This json_validation_proc procedure performs a data transfer from a staging table to a target table. While doing the transfer, it also finds invalid JSON records by isolating them using its primary key and logs entry into the discard_record_log table. This procedure tracks progress, manages data ranges, and handles transfer failure issues that come up during the transfer methods of initial load and delta inserts.

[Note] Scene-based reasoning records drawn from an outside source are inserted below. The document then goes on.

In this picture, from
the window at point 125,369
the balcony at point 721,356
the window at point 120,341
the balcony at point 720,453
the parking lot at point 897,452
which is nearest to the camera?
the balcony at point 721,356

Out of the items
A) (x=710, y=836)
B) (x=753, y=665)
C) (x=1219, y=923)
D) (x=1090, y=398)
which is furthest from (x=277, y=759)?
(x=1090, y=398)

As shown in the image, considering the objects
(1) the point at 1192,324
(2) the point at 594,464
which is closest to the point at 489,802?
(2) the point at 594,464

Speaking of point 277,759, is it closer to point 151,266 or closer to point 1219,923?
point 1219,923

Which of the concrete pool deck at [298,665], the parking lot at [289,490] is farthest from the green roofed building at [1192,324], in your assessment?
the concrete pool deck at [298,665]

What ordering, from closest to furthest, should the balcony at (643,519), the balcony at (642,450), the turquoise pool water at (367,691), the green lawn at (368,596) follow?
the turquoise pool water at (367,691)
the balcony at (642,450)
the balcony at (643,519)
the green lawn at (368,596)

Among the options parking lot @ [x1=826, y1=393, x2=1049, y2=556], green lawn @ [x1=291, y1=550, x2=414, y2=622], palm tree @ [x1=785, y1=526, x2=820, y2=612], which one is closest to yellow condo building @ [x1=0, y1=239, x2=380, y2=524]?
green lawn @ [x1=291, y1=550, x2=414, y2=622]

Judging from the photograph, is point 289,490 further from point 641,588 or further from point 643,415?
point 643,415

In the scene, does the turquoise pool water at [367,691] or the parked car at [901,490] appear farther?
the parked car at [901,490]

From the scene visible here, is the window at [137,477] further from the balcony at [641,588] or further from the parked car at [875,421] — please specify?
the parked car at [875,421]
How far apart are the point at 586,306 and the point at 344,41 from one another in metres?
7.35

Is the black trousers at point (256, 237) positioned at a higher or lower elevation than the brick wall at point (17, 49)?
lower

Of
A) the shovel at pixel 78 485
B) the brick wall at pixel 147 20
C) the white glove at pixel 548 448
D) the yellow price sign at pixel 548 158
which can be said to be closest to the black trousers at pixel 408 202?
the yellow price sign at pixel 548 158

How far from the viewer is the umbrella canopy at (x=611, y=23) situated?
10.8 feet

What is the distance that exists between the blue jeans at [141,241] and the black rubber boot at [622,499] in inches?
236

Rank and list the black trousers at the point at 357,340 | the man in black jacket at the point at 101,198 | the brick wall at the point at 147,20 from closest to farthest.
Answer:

Details of the PL/pgSQL procedure

The PL/pgSQL procedure mentioned the previous section takes several input parameters:

source_table_name – The name of the source table
target_table_name – The name of the target table
range_interval – The number of rows to process at a time
json_columns – An array of JSON column names
primary_key_column – The name of the primary key column
load_type – The type of data load (il for initial load or di for delta inserts) and an optional force parameter

Depending on the load_type provided, the procedure performs different actions:

If the load_type is il (initial load), it creates or checks the existence of two tables: discard_record_log and exec_history_offset. These tables are used for tracking discarded records and maintaining run history offsets.
If the load_type is di (delta inserts), it assumes that a previous initial or delta load has already occurred and proceeds accordingly.
The procedure retrieves the maximum proc_exec_counter from the exec_history_offset table for the specified source_table_name and increments it for the current run. This counter is used for tracking the run history.
If the proc_exec_counter is greater than 1, it retrieves the maximum primary key value (max_rec_id_at_end_of_proc_exec_counter) from the exec_history_offset table for the specified source_table_name. This value represents the maximum primary key value processed in the previous run.
If the load_type is il and proc_exec_counter is greater than 1, the procedure performs checks based on the force parameter. If force is true, it deletes all data from the target_table_name, discard_record_log, and exec_history_offset tables and resets the pre_exec_max_pk_id and proc_exec_counter variables. Otherwise, it raises an exception indicating that an initial load has already occurred.
The procedure generates the necessary queries to fetch column names and JSON column casts for the target table.
It calculates the number of ranges based on the row count of the source table and the specified range_interval.
For each range, the procedure creates a temporary table (temp_pk_table) to store the primary key values within the range.
It loops through each record in the temp_pk_table and generates an INSERT command to copy the corresponding rows from the source table to the target table. The INSERT command includes cast expressions for the JSON columns.
If an INSERT command fails, the failed record is logged in the discard_record_log table.
After processing each range, the procedure commits the changes to see the records in the log table and target table.
Finally, the procedure inserts the run metadata (including tbname, proc_exec_counter, range_interval, num_ranges, and max_rec_id_at_end_of_proc_exec_counter) into the exec_history_offset table.
For the examples provided, each CALL statement invokes the copy_data_proc procedure with different input parameters, including different source table names, target table names, range intervals, JSON column names, primary key column names, and load types. The optional force parameter is also used in some cases.
Running this procedure at regular intervals using any scheduler like OS crontab/scheduler or PostgreSQL pg_cron extension until the scheduled cutover makes sure that the migration process moves forward smoothly with comprehensive visibility into the data quality.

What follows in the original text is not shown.